Right now I am saving my all visual studio projects in C drive.
Now I want to keep copy of that all projects in some other drive, so if my C drive get crashed then also I can access all projects.
So what is best way for that.
If I just make zip of current projects from C drive and paste it in another drive.
And when needed I extract it, then will it work OR any error will come.
Thanks for help in Advance.
If I just make zip of current projects from C drive and paste it in another drive.
Well you could do that but it's rather tedius; error-prone and rather brute-force. It's difficult to maintain history.
A better choice is to use some form of source control (SC) / software configuration management (SCM). SC is a tool for maintaining a code repository. It works by associating metadata about every source file and any changes you make.
e.g.
Git
Subversion
Microsoft TFS
Perforce
IBM/Rational ClearCase
Microsoft SourceSafe (ewww, retried thankfully)

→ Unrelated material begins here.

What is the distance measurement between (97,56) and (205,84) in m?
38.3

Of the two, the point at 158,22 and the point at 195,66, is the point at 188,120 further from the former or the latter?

Source control not only keeps a copy somewhere else (ideally a different computer) but it also allows you to
keep track of what changed
rollback a change
share with your friends or colleges
integrates nicely with your IDE of choice (VS) or command-line
But in this day and age there are plenty of free cloud-based solutions that offer you more than just acting as a code repository such as stats; wikis; bug tracking; and spiffy charts. Check out:
Microsoft Visual Studio Team Services (VSTS)
Github
Atlassian Bitbucket
Summary
Irrespective of whether you perform manual folder copies or use source control; both will lead to a copy of your code. However only the latter introduces workflows and due-diligence (via SCM) so that as you code you are unlikely to lose information due to the procedures and safeguards in place.
A word on file backup
If for some absolute reason you decide not to proceed with SC but rather stick with plain-old-file-backup then at least follow the fine wisdom of Scott Hanselman (MSFT) where he talks about file backup best practices:
I've got a number of backups because I practice the Backup Rule of Three.
3 copies of anything you care about - Two isn't enough if it's important.
2 different formats - Example: Dropbox+DVDs or Hard Drive+Memory Stick or CD+Crash Plan, or more
1 off-site backup - If the house burns down, how will you get your memories back?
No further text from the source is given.